In reply to: Roxanne Reid-Bennett (#14)

Re: Approach to Data Summary and Analysis

1. >500K rows per day into the calls table.
2. Very rarely. The only common query is gathering users that have not been
called "today" (along with some other qualifying criteria). More analytical
queries/reports are done for internal use and it is not essential that they
be lickity-split.
a. Usually just one connection at a time executes read queries.
b. the users not called today query will be done once a day.
c. Daily
d. All users for the last year (if you are asking about retention). We will
also rarely have to run for all time.
e. Not that I'm aware of (or seen) today.
f. For the simple queries we cannot afford latency between calls and
querying who was already called.

While I don't seem to be getting much support for it here :D my write
performance (which is most essential) has been much better since I further
normalized the tables and made it so that NULL is never used and data is
never updated (i.e. it is immutable once it is written).

As for wanting to avoid NULLs I don't really know what to say. Obviously
some times NULL's are required. For this design I don't really need them
and they make the data harder to reason about (because they are kind of
open to interpretation). They can also give you different results than you
sometimes expect (for example when looking for a non matching key, you
start having to inject some OR IS NULLs and such). Also, the absence of
null can make a lot of queries more optimal). That said, I understand where
you all are coming from with de-normalization. It's definitely the path of
the least resistance. Our instinct is to want to see all related data in a
single table when possible.

The summary table was really a separate point from whether or not people
liked my schema or not -- I mean whether I de-normalize as people are
asking or not, there would still be the question of a summary table for MAX
and COUNT queries or to not have a summary table for those. I probably made
the original question too open ended.

On Tue, Apr 15, 2014 at 3:26 PM, Roxanne Reid-Bennett <rox@tara-lu.com>wrote:

Show quoted text

On 4/14/2014 12:27 PM, Robert DiFalco wrote:

And so on for calls_connected, calls_completed, call_errors, etc.

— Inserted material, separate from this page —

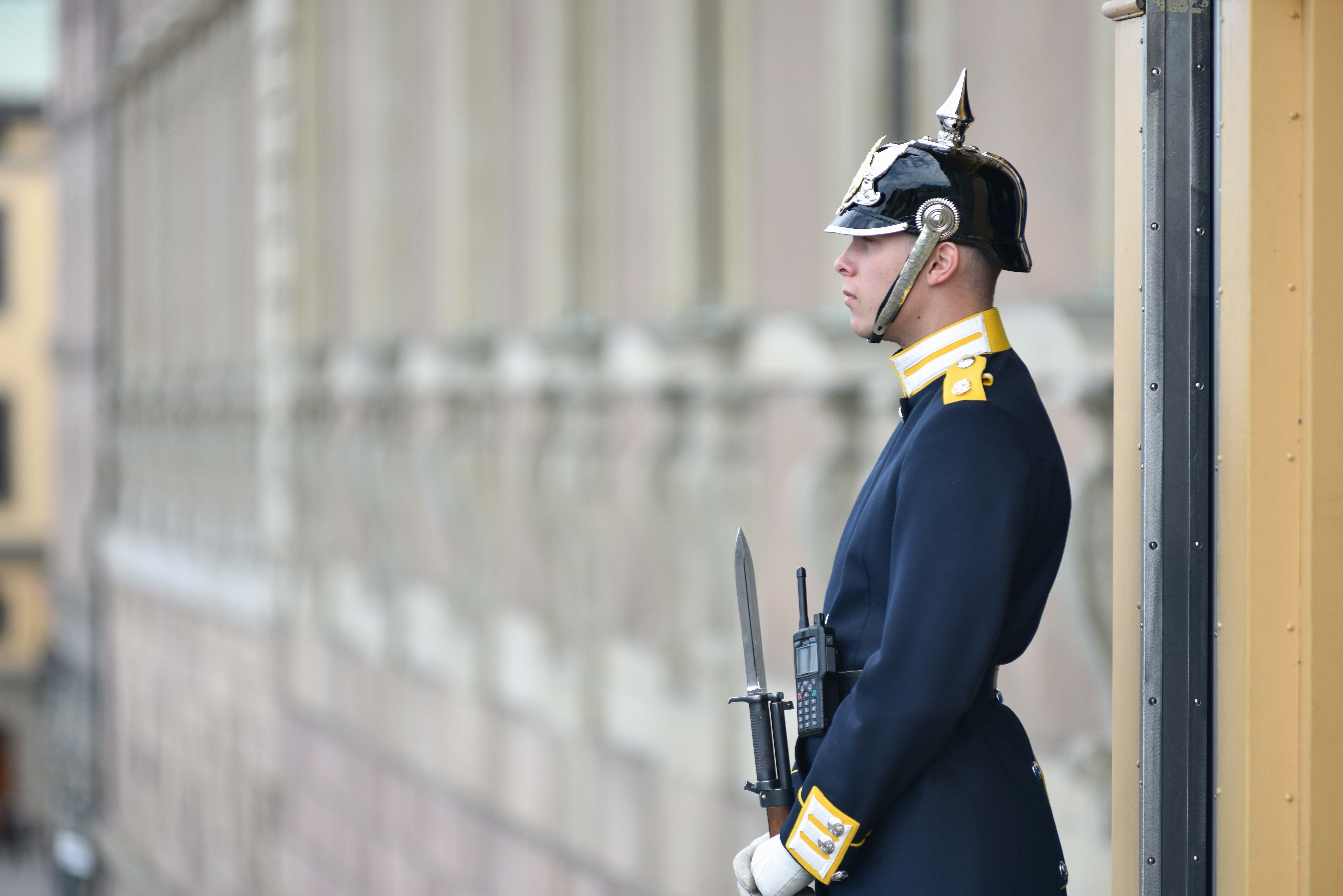 People Royal Guard Holding Rifle Person Image - Free Stock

Occasionally I will want to know things like "When was the last time a
user answered a call" or "How many times has a user been called".
...

Sometimes I might want to get this data for a whole bunch of users.
...

So the other option is to create a call_summary table that is updated
with triggers.
...

My only issue with a summary table is that I don't want a bunch of null
fields.
...

But over time all fields would eventually become non-NULL.

So that leads me to a summary table for EACH call state. This approach
has the down side that it creates a lot of tables and triggers. It has the
upside of being pretty efficient without having to deal with NULL values.
It's also pretty easy to reason about.
...

So for my question -- is the choice between these a personal preference
sort of thing or is there a right or wrong approach? Am I missing another
approach that would be better? I'm okay with SQL but I'm not expert so I'm
not sure if there is an accepted DESIGN PATTERN for this that I am missing.

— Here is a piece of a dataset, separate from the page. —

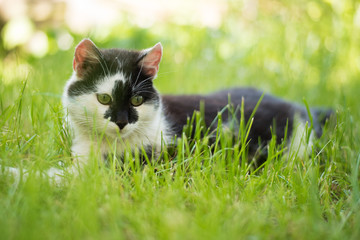 Cute  cat playing on the grass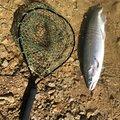 レオさんの長野県下高井郡での釣果写真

There is no right or wrong - there is better, worse, best, and worst for

any specific scenario. In my experience, most people have time/money to
get to an 80% "better" design than all the other answers during design and
then it gets refined over time. And yes, personal experience does play a
part in how people interpret better/worse [aka religion] ;)

I didn't see anybody ask these questions - and to identify "better" -
they have to be asked.
1. How much data are you feeding into your system how fast?
this directly affects your choices on distribution, parallel
processing... writes vs updates vs triggers for copying vs all reads
[and if on bare metal - potentially where you place your logs,
indexes, core lookup tables, etc]
2. How much data are you reading out of your system - how fast?
you have given "simple" use cases (how many calls completed within
a time frame or to a number)
you have given very slightly more complex use cases (when was the
last time John answered a call)
you have given a slightly more bulky processing question of (how
many times have these users been called)
So...
a) How many users executing read queries do you have?
b) What is the expected load for simple queries (per
week/day/hour/minute - depending upon your resolution on speed)
c) What is the expected load for your mid-line complex queries
d) What is the "maximum" volume you expect a bulk query to go after
(like all users in the last 18 years, or this city's users in the last
day?) and how frequently will that kind of query be executed? How much
tolerance for delay do your users have?
e) do you have any known really complex queries that might bog the
system down?
f) How much lag time can you afford between capture and reporting?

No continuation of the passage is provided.